─── Extrait fourni ───
Telles avaient été les suites de la proclamation de M. Gambetta sur la trahison de Bazaine. En résumé, depuis le 9 octobre jusqu’à la seconde semaine de novembre, la France avait été pleine de confusion et complètement livrée à l’arbitraire des préfets ; mais le gouvernement central avait du moins gardé quelque mesure : il n’avait pas ouvertement violé les lois fondamentales, il ne s’était pas engagé à fond de train dans la voie révolutionnaire. Nous allons assister désormais à ces entraînemens, à cet emportement effréné du jeune dictateur et de ses collègues.
─── Extraits de données ───
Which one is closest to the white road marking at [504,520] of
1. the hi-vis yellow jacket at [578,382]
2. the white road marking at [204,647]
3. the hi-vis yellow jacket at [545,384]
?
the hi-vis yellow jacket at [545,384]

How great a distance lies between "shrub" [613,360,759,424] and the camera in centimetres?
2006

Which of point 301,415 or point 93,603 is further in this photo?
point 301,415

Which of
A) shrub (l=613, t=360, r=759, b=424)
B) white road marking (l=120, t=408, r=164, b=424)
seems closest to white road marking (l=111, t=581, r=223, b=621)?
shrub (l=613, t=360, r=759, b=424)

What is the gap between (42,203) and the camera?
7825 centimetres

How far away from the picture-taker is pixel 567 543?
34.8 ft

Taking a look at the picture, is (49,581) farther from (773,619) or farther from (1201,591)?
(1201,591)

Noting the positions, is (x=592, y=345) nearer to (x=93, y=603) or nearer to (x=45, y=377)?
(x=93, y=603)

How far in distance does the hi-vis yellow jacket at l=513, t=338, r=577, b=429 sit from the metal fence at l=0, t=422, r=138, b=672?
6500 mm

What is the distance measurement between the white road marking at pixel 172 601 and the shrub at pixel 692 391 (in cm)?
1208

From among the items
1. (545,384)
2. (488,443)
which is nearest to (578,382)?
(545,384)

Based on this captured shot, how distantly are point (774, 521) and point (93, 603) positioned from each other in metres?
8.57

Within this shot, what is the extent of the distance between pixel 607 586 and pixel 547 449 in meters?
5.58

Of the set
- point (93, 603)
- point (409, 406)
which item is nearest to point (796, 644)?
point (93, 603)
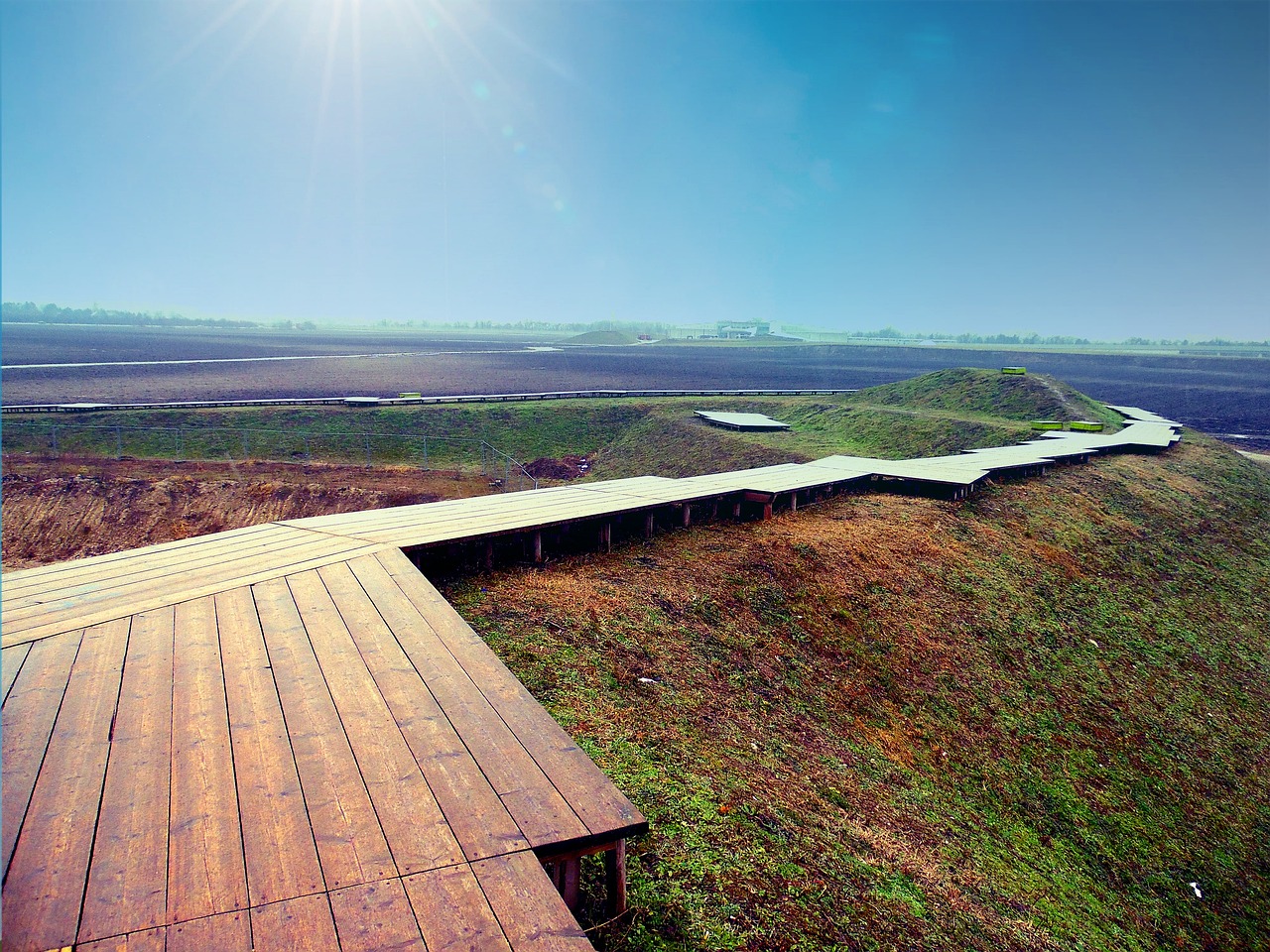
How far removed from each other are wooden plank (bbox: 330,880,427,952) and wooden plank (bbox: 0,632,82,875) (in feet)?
4.67

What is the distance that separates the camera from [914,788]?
257 inches

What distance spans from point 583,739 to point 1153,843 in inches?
244

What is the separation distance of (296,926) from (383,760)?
1023mm

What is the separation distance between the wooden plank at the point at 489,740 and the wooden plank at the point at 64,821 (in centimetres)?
169

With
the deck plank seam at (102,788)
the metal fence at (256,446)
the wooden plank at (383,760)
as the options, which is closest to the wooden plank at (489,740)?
the wooden plank at (383,760)

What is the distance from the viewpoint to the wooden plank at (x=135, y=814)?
112 inches

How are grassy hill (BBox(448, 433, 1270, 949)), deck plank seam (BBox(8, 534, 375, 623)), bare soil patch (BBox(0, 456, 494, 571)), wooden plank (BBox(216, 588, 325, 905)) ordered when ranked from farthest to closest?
1. bare soil patch (BBox(0, 456, 494, 571))
2. deck plank seam (BBox(8, 534, 375, 623))
3. grassy hill (BBox(448, 433, 1270, 949))
4. wooden plank (BBox(216, 588, 325, 905))

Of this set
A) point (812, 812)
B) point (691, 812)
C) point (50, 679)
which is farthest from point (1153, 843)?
point (50, 679)

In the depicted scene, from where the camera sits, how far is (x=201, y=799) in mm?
3465

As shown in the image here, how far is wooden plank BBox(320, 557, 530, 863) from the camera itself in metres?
3.31

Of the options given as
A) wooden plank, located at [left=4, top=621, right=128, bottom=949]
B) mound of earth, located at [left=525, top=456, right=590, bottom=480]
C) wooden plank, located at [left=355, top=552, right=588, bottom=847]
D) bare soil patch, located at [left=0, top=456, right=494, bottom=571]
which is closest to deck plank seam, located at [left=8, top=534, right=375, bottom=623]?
wooden plank, located at [left=4, top=621, right=128, bottom=949]

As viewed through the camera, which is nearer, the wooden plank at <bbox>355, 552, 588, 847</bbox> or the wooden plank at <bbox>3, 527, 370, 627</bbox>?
the wooden plank at <bbox>355, 552, 588, 847</bbox>

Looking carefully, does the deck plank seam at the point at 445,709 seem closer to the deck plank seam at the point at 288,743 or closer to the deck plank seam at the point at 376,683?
the deck plank seam at the point at 376,683

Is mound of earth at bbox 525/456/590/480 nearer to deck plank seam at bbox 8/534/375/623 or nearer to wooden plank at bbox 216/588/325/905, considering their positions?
deck plank seam at bbox 8/534/375/623
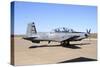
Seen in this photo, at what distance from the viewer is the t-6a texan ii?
3260 millimetres

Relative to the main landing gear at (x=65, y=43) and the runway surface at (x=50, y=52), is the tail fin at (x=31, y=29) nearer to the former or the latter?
the runway surface at (x=50, y=52)

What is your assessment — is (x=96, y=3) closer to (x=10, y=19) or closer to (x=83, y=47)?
(x=83, y=47)

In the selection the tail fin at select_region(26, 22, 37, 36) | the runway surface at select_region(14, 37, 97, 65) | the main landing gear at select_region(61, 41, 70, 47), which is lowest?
the runway surface at select_region(14, 37, 97, 65)

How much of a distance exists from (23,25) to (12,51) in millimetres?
405

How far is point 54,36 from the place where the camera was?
11.3ft

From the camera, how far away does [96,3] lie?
12.3ft

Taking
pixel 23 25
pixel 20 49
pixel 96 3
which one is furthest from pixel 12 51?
pixel 96 3

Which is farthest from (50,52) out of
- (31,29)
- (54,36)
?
(31,29)

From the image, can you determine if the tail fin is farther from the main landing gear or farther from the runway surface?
the main landing gear

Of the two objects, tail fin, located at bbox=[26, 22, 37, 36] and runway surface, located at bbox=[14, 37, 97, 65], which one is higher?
tail fin, located at bbox=[26, 22, 37, 36]

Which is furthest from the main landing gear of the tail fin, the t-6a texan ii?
the tail fin

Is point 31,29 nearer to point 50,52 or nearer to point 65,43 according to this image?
point 50,52

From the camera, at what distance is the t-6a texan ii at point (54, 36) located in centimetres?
326

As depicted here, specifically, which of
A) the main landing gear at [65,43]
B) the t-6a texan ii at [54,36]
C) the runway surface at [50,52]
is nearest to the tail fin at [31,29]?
the t-6a texan ii at [54,36]
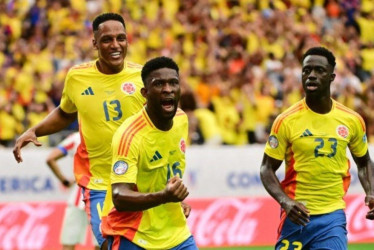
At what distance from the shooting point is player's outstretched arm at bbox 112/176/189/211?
6891mm

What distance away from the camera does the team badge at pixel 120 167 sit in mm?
7375

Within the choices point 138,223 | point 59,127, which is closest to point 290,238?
point 138,223

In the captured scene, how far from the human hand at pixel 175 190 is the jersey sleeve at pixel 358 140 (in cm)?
252

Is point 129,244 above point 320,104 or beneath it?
beneath

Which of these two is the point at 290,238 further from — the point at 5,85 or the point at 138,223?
the point at 5,85

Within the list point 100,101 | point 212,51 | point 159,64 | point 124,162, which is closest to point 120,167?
point 124,162

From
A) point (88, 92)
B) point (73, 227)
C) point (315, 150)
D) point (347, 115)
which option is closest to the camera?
point (315, 150)

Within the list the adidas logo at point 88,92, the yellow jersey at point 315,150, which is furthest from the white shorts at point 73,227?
the yellow jersey at point 315,150

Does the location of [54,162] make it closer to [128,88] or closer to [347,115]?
[128,88]

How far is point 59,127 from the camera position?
───
Objectifs:
A – Indiquez si chacune des affirmations suivantes concorde avec l'extrait sur Gambetta, en répondant par oui ou non et en citant les mots décisifs de l'extrait : (i) entre le 9 octobre et la seconde semaine de novembre, la France était livrée à l'arbitraire des préfets ; (ii) pendant cette période, le gouvernement central avait ouvertement violé les lois fondamentales ; (iii) la suite annoncée porte sur l'emportement du jeune dictateur et de ses collègues.
B – Selon l'extrait sur Gambetta, quelle proclamation avait eu les suites qu'il résume ?
C – Reprenez le récit de l'extrait sur Gambetta à partir de sa dernière phrase.

Résultats:
A –
(i) Oui : « complètement livrée à l’arbitraire des préfets ».
(ii) Non : « il n’avait pas ouvertement violé les lois fondamentales ».
(iii) Oui : « à cet emportement effréné du jeune dictateur et de ses collègues ».

B – La proclamation de M. Gambetta sur la trahison de Bazaine.

C –
III.[modifier]

Le mois de novembre débutait par la rupture des négociations pour l’armistice. La province, qui avait eu un moment d’espoir, tomba dans un grand affaissement d’où la prise d’Orléans devait bientôt la tirer. Les hommes éclairés pensaient que le moment était venu de convoquer une assemblée nationale. Beaucoup d’anciens députés s’étaient rendus à Tours pour faire adopter cette idée. On citait, entre autres, MM. Grévy, Thiers, Wilson, de Talhouët, Lambrecht, Cochery. M. Grévy surtout passait pour soutenir très énergiquement cette opinion ; mais ils étaient traités de réactionnaires, d’alliés de la Prusse, par les feuilles démocratiques. C’est en vain que l’on invoquait l’exemple de Paris, où les maires et les adjoints avaient été nommés par le peuple à la suite de la journée du 31 octobre. Il y avait une étrange contradiction à faire voter la capitale assiégée et à maintenir sans représentans les trois quarts de la France, qui n’étaient pas alors occupés par l’ennemi. M. Crémieux penchait pour donner satisfaction au pays ; M. Gambetta s’y refusait de la manière la plus absolue. Ce fut une faute considérable, et qui ne put jamais être réparée.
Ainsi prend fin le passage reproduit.